While more research is still needed, certain lifestyle factors may help reduce PDD risk:

  • Engaging in regular aerobic exercise.
  • Maintaining social connections and an active lifestyle.
  • Following a Mediterranean-style diet high in vegetables, fish and healthy fats.
  • Activities and games to exercise the brain such as puzzles or learning new skills.
  • Treating conditions like depression, anxiety, hearing loss.
  • Avoiding excess alcohol intake.
  • Controlling cardiovascular risk factors – diabetes, hypertension, high cholesterol.

Earlier treatment of Parkinson’s motor symptoms may also delay onset of dementia. Overall the focus should be on healthy lifestyle habits and managing PD early.

Key Points

  • 24-31% of Parkinson’s disease patients develop dementia related to their illness.
  • Dementia risk increases from 3-4% early on to 50-80% after 20 years with Parkinson’s.
  • Over half of PD patients over age 75 develop dementia.
  • Age and disease duration are the strongest risk factors.
  • Parkinson’s dementia leads to disability, reduced quality of life and shorter life expectancy.
  • There are currently no highly effective treatments, so focus is on symptom management.
  • Research into new therapies that may slow progression is ongoing.
  • Healthy lifestyle habits may help lower dementia risk in Parkinson’s patients.

References

1. Aarsland D, Andersen K, Larsen JP, Lolk A, Kragh-Sørensen P. Prevalence and characteristics of dementia in Parkinson disease: an 8-year prospective study. Arch Neurol. 2003;60(3):387–392.

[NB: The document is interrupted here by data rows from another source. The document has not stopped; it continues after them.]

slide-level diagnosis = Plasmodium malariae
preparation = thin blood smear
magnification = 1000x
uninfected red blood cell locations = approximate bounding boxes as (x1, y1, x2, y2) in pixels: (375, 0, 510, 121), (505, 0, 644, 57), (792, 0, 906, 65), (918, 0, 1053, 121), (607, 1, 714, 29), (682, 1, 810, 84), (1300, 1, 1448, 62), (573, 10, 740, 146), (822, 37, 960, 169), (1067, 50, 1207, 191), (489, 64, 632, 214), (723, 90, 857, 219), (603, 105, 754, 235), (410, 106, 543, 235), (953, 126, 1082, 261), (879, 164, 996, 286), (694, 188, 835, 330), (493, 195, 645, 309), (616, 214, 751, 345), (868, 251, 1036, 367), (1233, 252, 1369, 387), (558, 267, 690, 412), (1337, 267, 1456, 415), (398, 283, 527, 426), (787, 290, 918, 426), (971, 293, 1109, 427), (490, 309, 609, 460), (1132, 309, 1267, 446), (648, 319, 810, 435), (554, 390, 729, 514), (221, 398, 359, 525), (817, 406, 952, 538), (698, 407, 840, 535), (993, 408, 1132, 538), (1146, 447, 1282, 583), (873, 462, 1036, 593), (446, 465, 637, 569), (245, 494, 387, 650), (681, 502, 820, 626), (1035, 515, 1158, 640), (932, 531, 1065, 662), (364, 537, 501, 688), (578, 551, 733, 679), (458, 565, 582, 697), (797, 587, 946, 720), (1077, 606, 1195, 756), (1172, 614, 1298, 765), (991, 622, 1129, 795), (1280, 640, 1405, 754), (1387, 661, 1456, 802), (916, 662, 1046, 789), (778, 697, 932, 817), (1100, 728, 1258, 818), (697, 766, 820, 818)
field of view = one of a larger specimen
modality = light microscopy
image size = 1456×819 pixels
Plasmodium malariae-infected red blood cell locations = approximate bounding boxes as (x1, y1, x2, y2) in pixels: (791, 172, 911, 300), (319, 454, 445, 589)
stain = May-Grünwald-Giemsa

2. Hely MA, Reid WG, Adena MA, Halliday GM, Morris JG. The Sydney multicenter study of Parkinson’s disease: the inevitability of dementia at 20 years. Mov Disord. 2008;23(6):837–844.

3. Marder K, Leung D, Tang M, et al. Are demented patients with Parkinson’s disease accurately reflected in prevalence surveys? A survival analysis. Neurology. 1991;41(8):1240–1243.

4. Dubois B, Burn D, Goetz C, et al. Diagnostic procedures for Parkinson’s disease dementia: Recommendations from the movement disorder society task force. Mov Disord. 2007;22(16):2314-2324.

5. Williams-Gray CH, Evans JR, Goris A, et al. The distinct cognitive syndromes of Parkinson’s disease: 5 year follow-up of the CamPaIGN cohort. Brain. 2009;132(Pt 11):2958-2969.

6. Marder K, Leung D, Tang M, et al. Are demented patients with Parkinson’s disease accurately reflected in prevalence surveys? A survival analysis. Neurology. 1991;41(8):1240–1243.

7. Buter TC, van den Hout A, Matthews FE, Larsen JP, Brayne C, Aarsland D. Dementia and survival in Parkinson disease: a 12-year population study. Neurology. 2008;70(13):1017–1022.